Stated task – Every record must appear in your copy exactly as written, with no pictures.
** START OF Records shown **
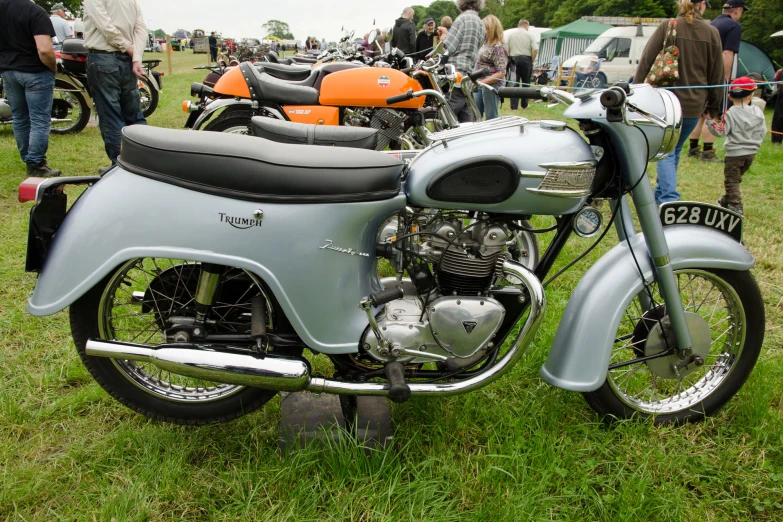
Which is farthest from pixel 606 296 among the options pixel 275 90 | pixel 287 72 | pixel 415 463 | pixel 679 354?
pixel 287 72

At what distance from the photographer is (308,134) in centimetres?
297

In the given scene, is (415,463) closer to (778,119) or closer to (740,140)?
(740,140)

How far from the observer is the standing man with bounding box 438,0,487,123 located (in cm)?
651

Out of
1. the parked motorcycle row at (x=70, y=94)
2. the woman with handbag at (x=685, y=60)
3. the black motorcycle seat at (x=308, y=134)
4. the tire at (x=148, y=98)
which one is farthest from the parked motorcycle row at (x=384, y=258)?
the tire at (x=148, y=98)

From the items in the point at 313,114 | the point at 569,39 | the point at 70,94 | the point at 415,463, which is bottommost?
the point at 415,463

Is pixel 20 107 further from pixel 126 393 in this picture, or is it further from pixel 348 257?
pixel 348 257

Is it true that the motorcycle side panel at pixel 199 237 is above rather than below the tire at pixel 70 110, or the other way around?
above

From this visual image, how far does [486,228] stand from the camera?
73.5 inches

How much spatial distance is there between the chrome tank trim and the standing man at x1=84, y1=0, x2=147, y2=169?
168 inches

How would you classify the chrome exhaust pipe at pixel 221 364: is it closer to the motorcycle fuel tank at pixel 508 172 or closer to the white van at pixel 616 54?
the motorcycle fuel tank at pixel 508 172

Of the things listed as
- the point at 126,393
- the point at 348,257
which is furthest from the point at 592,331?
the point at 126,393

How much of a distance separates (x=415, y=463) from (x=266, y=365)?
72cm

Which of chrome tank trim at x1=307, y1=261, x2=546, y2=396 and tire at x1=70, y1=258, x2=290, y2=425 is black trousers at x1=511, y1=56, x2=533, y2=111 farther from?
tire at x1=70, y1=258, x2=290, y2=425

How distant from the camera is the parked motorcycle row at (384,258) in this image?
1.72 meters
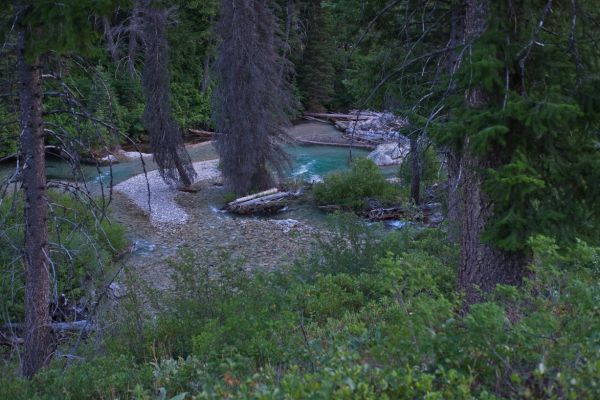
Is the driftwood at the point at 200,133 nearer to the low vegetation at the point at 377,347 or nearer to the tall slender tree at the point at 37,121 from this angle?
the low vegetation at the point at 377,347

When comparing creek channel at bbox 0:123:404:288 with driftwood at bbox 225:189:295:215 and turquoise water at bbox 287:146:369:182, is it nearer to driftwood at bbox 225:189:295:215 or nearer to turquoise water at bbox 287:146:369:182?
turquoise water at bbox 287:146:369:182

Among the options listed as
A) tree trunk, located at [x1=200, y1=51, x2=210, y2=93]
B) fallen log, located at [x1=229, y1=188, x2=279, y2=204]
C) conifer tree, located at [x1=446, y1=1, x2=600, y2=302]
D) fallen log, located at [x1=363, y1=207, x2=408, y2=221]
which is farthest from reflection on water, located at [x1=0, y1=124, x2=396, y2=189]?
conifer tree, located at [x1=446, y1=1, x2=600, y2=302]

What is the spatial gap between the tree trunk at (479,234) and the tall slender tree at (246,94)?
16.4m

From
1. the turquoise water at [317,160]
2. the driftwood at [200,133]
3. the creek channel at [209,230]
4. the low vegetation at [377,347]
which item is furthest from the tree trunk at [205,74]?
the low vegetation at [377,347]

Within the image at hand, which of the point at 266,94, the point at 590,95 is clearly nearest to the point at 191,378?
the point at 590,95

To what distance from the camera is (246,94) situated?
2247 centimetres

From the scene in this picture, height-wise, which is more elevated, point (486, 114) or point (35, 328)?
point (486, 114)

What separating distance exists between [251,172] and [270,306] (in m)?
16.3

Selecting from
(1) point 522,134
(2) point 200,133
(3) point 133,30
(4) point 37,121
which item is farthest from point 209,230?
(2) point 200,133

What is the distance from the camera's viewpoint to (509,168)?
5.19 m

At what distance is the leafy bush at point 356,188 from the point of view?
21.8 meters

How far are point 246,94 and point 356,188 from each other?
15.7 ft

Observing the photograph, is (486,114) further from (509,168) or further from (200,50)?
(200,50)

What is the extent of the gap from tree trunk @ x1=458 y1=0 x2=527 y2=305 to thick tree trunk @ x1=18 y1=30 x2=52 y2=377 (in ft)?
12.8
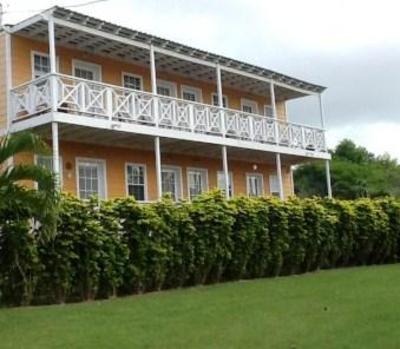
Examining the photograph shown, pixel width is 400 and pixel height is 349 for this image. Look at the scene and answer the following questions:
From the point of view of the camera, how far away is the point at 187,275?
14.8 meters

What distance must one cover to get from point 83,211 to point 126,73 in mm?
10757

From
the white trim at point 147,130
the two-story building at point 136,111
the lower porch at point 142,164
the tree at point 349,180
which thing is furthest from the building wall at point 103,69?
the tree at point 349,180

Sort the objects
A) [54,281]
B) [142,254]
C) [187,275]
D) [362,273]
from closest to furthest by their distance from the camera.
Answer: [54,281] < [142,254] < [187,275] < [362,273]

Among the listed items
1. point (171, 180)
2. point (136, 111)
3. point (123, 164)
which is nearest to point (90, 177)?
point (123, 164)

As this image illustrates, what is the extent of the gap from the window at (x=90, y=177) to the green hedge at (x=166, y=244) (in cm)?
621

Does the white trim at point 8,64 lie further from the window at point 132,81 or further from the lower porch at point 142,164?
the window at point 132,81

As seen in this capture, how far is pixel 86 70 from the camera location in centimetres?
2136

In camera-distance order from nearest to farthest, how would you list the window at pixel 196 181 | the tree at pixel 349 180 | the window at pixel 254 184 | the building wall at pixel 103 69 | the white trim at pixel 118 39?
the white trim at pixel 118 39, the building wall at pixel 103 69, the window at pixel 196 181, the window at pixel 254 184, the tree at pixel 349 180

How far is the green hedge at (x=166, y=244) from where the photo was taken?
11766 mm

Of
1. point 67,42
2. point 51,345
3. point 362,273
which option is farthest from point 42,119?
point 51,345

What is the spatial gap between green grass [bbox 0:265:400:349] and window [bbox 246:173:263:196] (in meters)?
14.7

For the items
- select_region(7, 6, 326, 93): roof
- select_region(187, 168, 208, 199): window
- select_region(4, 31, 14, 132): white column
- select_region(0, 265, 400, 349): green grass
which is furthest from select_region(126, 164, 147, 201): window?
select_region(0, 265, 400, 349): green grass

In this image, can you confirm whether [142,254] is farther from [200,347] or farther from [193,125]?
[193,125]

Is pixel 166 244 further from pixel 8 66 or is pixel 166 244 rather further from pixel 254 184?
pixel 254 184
** END OF Records shown **
Task result –
Which is farthest from pixel 606 296 among the options pixel 275 90 | pixel 287 72 | pixel 415 463 | pixel 679 354?
pixel 287 72

At what distance from the photographer is (308,134) in centimetres?
297

In the given scene, is (415,463) closer to (778,119) or closer to (740,140)?
(740,140)

How far from the observer is the standing man with bounding box 438,0,487,123 located (in cm)?
651

Out of
1. the parked motorcycle row at (x=70, y=94)
2. the woman with handbag at (x=685, y=60)
3. the black motorcycle seat at (x=308, y=134)
4. the tire at (x=148, y=98)
which one is farthest from the parked motorcycle row at (x=384, y=258)?
the tire at (x=148, y=98)

From the items in the point at 313,114 | the point at 569,39 | the point at 70,94 | the point at 415,463, which is bottommost?
the point at 415,463

Is pixel 20 107 further from pixel 126 393 in this picture, or is it further from pixel 348 257?
pixel 348 257

Is it true that the motorcycle side panel at pixel 199 237 is above rather than below the tire at pixel 70 110, or the other way around?
above

From this visual image, how far does [486,228] stand from the camera?
73.5 inches

How much spatial distance is there between the chrome tank trim and the standing man at x1=84, y1=0, x2=147, y2=169?
168 inches

How would you classify the chrome exhaust pipe at pixel 221 364: is it closer to the motorcycle fuel tank at pixel 508 172 or closer to the white van at pixel 616 54?
the motorcycle fuel tank at pixel 508 172

Of the things listed as
- the point at 126,393
- the point at 348,257
which is furthest from the point at 592,331?
the point at 126,393

How much of a distance separates (x=415, y=463) from (x=266, y=365)?
72cm

Which of chrome tank trim at x1=307, y1=261, x2=546, y2=396 and tire at x1=70, y1=258, x2=290, y2=425 is black trousers at x1=511, y1=56, x2=533, y2=111 farther from?
tire at x1=70, y1=258, x2=290, y2=425

How distant from the camera is the parked motorcycle row at (384,258) in this image?
1.72 meters
Is the driftwood at the point at 200,133 nearer to the low vegetation at the point at 377,347 or nearer to the tall slender tree at the point at 37,121 from this angle?
the low vegetation at the point at 377,347

When comparing creek channel at bbox 0:123:404:288 with driftwood at bbox 225:189:295:215 and turquoise water at bbox 287:146:369:182, is it nearer to driftwood at bbox 225:189:295:215 or nearer to turquoise water at bbox 287:146:369:182?
turquoise water at bbox 287:146:369:182

Among the options listed as
A) tree trunk, located at [x1=200, y1=51, x2=210, y2=93]
B) fallen log, located at [x1=229, y1=188, x2=279, y2=204]
C) conifer tree, located at [x1=446, y1=1, x2=600, y2=302]
D) fallen log, located at [x1=363, y1=207, x2=408, y2=221]
which is farthest from reflection on water, located at [x1=0, y1=124, x2=396, y2=189]?
conifer tree, located at [x1=446, y1=1, x2=600, y2=302]

What is the spatial gap between the tree trunk at (479,234) and the tall slender tree at (246,94)?
16.4m

From
1. the turquoise water at [317,160]
2. the driftwood at [200,133]
3. the creek channel at [209,230]
4. the low vegetation at [377,347]
which item is furthest from the tree trunk at [205,74]?
the low vegetation at [377,347]

Within the image at hand, which of the point at 266,94, the point at 590,95 is clearly nearest to the point at 191,378?
the point at 590,95

To what distance from the camera is (246,94) situated?
2247 centimetres

From the scene in this picture, height-wise, which is more elevated, point (486, 114) or point (35, 328)?
point (486, 114)

What separating distance exists between [251,172] and [270,306] (in m)?
16.3

Selecting from
(1) point 522,134
(2) point 200,133
(3) point 133,30
(4) point 37,121
which item is farthest from point 209,230?
(2) point 200,133

What is the distance from the camera's viewpoint to (509,168)?
5.19 m

At what distance is the leafy bush at point 356,188 from the point of view?
21.8 meters

How far are point 246,94 and point 356,188 from each other?
15.7 ft

Observing the photograph, is (486,114) further from (509,168) or further from (200,50)?
(200,50)

What is the extent of the gap from tree trunk @ x1=458 y1=0 x2=527 y2=305 to thick tree trunk @ x1=18 y1=30 x2=52 y2=377 (in ft)?
12.8
Examining the photograph shown, pixel width is 400 and pixel height is 349 for this image. Look at the scene and answer the following questions:
From the point of view of the camera, how far away is the point at 187,275?
14.8 meters

What distance must one cover to get from point 83,211 to point 126,73 in mm?
10757

From
the white trim at point 147,130
the two-story building at point 136,111
the lower porch at point 142,164
the tree at point 349,180
which thing is furthest from the building wall at point 103,69?
the tree at point 349,180

Sort the objects
A) [54,281]
B) [142,254]
C) [187,275]
D) [362,273]
from closest to furthest by their distance from the camera.
Answer: [54,281] < [142,254] < [187,275] < [362,273]

Among the listed items
1. point (171, 180)
2. point (136, 111)
3. point (123, 164)
which is nearest to point (90, 177)?
point (123, 164)

As this image illustrates, what is the extent of the gap from the window at (x=90, y=177) to the green hedge at (x=166, y=244) (in cm)?
621

Does the white trim at point 8,64 lie further from the window at point 132,81 or further from the lower porch at point 142,164?
the window at point 132,81

As seen in this capture, how far is pixel 86 70 from the camera location in centimetres?
2136

In camera-distance order from nearest to farthest, how would you list the window at pixel 196 181 | the tree at pixel 349 180 | the window at pixel 254 184 | the building wall at pixel 103 69 | the white trim at pixel 118 39?
the white trim at pixel 118 39, the building wall at pixel 103 69, the window at pixel 196 181, the window at pixel 254 184, the tree at pixel 349 180

How far is the green hedge at (x=166, y=244) from where the photo was taken?
11766 mm

Of
1. point 67,42
2. point 51,345
3. point 362,273
which option is farthest from point 42,119?
point 51,345

What is the spatial gap between green grass [bbox 0:265:400:349] and window [bbox 246:173:263:196] (in meters)?
14.7

For the items
- select_region(7, 6, 326, 93): roof
- select_region(187, 168, 208, 199): window
- select_region(4, 31, 14, 132): white column
- select_region(0, 265, 400, 349): green grass
which is furthest from select_region(126, 164, 147, 201): window?
select_region(0, 265, 400, 349): green grass

In this image, can you confirm whether [142,254] is farther from [200,347] or farther from [193,125]?
[193,125]

Is pixel 166 244 further from pixel 8 66 or is pixel 166 244 rather further from pixel 254 184?
pixel 254 184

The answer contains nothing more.